**What to do:** Update the entries below by replacing every "bare rock face" with "exposed cliff", leaving everything else unchanged.

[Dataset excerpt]
■ ■ ■ ■
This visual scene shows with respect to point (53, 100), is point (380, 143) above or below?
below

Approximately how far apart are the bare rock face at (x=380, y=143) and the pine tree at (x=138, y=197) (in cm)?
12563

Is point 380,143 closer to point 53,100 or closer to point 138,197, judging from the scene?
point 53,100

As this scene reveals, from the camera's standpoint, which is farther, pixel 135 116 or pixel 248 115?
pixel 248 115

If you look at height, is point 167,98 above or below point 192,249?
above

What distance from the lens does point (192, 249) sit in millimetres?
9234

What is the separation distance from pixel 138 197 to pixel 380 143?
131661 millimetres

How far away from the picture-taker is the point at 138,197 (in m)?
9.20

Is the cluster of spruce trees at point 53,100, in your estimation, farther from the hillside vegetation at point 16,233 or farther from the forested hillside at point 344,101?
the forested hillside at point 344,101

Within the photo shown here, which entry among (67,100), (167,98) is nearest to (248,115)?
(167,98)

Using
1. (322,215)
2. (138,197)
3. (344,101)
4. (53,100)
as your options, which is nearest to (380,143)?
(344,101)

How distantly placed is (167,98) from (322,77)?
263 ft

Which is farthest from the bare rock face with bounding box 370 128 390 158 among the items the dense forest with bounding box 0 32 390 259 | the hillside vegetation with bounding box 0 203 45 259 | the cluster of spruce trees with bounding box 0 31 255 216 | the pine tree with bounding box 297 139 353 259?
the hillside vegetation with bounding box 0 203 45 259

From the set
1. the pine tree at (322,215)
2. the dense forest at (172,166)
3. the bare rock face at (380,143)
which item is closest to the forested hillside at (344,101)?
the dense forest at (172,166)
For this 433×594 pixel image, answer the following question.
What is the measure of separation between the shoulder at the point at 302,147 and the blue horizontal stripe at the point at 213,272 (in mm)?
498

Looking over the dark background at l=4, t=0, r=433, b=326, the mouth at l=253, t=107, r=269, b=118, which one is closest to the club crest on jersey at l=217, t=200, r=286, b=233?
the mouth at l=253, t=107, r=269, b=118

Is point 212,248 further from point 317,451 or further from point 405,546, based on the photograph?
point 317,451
■ ■ ■ ■
**Completed task:**
This visual scene shows with respect to point (53, 100), is point (380, 143) above or below?
below

Approximately how far apart are the exposed cliff at (x=380, y=143) and the pine tree at (x=138, y=197) (in cm)?
12563

Is point 380,143 closer to point 53,100 or closer to point 138,197, judging from the scene?
point 53,100

As this scene reveals, from the camera's standpoint, which is farther, pixel 135 116 or pixel 248 115?
pixel 248 115

If you look at height, is point 167,98 above or below point 192,249?
above

What distance from the lens does point (192, 249) sit in millimetres?
9234

What is the separation distance from pixel 138 197 to pixel 380 143?
131661 millimetres

How far away from the picture-taker is the point at 138,197 (in m)?
9.20

Is the cluster of spruce trees at point 53,100, in your estimation, farther from the hillside vegetation at point 16,233 or farther from the forested hillside at point 344,101?
the forested hillside at point 344,101

Within the photo shown here, which entry among (67,100), (167,98) is nearest to (248,115)?
(167,98)

Using
1. (322,215)
2. (138,197)
3. (344,101)
4. (53,100)
as your options, which is nearest to (380,143)?
(344,101)

How distantly placed is (167,98) from (322,77)?
263 ft

Which is farthest from the exposed cliff with bounding box 370 128 390 158 among the items the dense forest with bounding box 0 32 390 259 | the hillside vegetation with bounding box 0 203 45 259 | the cluster of spruce trees with bounding box 0 31 255 216 | the pine tree with bounding box 297 139 353 259?
the hillside vegetation with bounding box 0 203 45 259

From the set
1. the pine tree at (322,215)
2. the dense forest at (172,166)
3. the exposed cliff at (380,143)
which item is closest to the forested hillside at (344,101)?
the dense forest at (172,166)
For this 433×594 pixel image, answer the following question.
What is the measure of separation between the shoulder at the point at 302,147 and the blue horizontal stripe at the point at 213,272 (in mm)?
498

Looking over the dark background at l=4, t=0, r=433, b=326, the mouth at l=253, t=107, r=269, b=118, which one is closest to the club crest on jersey at l=217, t=200, r=286, b=233?
the mouth at l=253, t=107, r=269, b=118

Is point 212,248 further from point 317,451 or further from point 405,546, based on the photograph?
point 317,451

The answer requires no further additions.